With the best intentions in the world, our meals were now and then disturbed by noise. A knife suddenly slipped with a loud click against a plate, a waiter dropped a spoon on a silver tray, or some one knocked over a glass. We were all in such a state of nervous tension that whenever one of these little accidents occurred we jumped in our chairs as though a pistol had been fired, and looked at J. P. with horrified expectancy.

There could be no doubt whatever as to the effect these noises had upon him. He winced as a dog winces when you crack a whip over him; the only question was whether by a powerful effort he could regain his composure or whether his suffering would overcome his self-restraint to the extent of making him gloomy or querulous during the rest of the meal.

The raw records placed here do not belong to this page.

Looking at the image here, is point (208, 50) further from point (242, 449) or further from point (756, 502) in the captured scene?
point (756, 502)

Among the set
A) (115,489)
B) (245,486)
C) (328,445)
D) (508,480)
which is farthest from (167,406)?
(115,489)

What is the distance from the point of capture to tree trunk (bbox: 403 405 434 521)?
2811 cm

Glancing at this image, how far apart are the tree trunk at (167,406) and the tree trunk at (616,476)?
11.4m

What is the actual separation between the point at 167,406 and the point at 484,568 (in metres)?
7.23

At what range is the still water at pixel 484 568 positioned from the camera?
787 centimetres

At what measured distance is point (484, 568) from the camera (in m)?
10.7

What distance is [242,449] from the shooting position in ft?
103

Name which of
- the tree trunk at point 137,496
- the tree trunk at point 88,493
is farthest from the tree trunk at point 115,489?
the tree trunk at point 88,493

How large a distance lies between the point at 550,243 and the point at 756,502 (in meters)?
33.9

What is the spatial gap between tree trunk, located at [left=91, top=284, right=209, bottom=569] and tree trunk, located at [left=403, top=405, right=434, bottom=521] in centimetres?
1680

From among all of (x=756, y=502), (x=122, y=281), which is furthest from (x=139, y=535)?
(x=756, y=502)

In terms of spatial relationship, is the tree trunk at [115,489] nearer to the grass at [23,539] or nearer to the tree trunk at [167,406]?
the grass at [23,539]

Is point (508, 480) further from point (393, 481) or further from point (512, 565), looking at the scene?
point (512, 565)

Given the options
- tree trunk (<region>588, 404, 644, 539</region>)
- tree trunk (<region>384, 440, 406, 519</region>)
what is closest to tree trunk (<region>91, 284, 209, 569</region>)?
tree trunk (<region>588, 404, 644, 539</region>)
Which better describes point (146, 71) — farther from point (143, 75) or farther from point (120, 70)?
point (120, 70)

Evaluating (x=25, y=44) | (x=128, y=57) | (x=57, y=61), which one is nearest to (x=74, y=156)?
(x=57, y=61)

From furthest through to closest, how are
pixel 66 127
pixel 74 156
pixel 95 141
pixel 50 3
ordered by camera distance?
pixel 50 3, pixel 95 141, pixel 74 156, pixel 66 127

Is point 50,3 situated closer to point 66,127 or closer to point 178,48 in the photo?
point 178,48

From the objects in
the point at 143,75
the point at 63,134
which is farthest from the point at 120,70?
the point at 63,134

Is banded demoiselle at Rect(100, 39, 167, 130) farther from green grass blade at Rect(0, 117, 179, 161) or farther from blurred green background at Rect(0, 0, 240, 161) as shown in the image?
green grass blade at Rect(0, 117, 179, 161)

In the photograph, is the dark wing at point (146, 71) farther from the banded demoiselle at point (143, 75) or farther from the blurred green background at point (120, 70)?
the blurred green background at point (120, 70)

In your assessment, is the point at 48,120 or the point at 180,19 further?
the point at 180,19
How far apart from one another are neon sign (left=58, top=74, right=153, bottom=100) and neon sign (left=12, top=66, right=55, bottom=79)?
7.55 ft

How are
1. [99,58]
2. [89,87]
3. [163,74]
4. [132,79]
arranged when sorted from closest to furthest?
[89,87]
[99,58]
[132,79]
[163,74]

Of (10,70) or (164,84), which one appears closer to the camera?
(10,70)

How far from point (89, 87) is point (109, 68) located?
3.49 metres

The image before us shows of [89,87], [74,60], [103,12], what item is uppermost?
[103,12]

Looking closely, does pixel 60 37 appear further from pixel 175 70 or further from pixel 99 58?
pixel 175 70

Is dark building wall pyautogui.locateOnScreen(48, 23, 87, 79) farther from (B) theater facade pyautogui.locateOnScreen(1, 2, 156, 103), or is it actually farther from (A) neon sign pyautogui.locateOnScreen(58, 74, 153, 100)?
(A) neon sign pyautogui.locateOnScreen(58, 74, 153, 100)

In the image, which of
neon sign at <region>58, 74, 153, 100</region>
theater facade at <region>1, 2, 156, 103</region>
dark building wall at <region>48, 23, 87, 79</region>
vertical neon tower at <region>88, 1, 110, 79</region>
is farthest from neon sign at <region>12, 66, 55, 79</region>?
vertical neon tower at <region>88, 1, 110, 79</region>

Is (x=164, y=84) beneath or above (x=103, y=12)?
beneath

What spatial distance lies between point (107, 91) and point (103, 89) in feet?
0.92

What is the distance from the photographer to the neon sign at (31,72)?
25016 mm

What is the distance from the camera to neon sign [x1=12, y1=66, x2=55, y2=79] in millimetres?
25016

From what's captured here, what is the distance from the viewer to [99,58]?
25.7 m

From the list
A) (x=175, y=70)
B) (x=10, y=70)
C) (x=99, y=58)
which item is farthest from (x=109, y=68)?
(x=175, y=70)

The effect by no means ceased when we rose from table. If by bad luck two or three noises occurred at dinner—and our excessive anxiety in the matter was sometimes our undoing—Mr. Pulitzer was so upset that he would pass a sleepless night. This in its turn meant a day during which his tortured body made itself master of his mind, and plunged him into a state of profound dejection.

Like most people who suffer acutely from noise Mr. Pulitzer was very differently affected by different kinds of noise. To any noise which was necessary, such as that caused by letting go the anchor, he could make himself indifferent; but very few noises were included in this category.

What caused him the most acute suffering was a noise which, while it inflicted pain upon him, neither gave pleasure to any one else nor achieved a useful purpose. Loud talking, whistling, slamming doors, carelessness in handling things, the barking of dogs, the "kick" of motor boats, these were the noises which made his existence miserable.

At the back of his physical reaction was a mental reaction which intensified every shock to his nerves. He complained, and with justice, that, leaving out of consideration an occasional noise which was purely the result of accident, his life was made a burden by the utter indifference of the majority of human beings to the rights of others. What right, he asked, had any one to run a motor boat with a machine so noisy that it destroyed the peace of a whole harbor? Above all, what right had such a person to come miles out to sea and cruise around the yacht, merely to gratify idle curiosity?

He applied the same test to people who shout at one another in the streets, who whistle at the top of their lungs, or leave doors to slam in the faces of those behind them.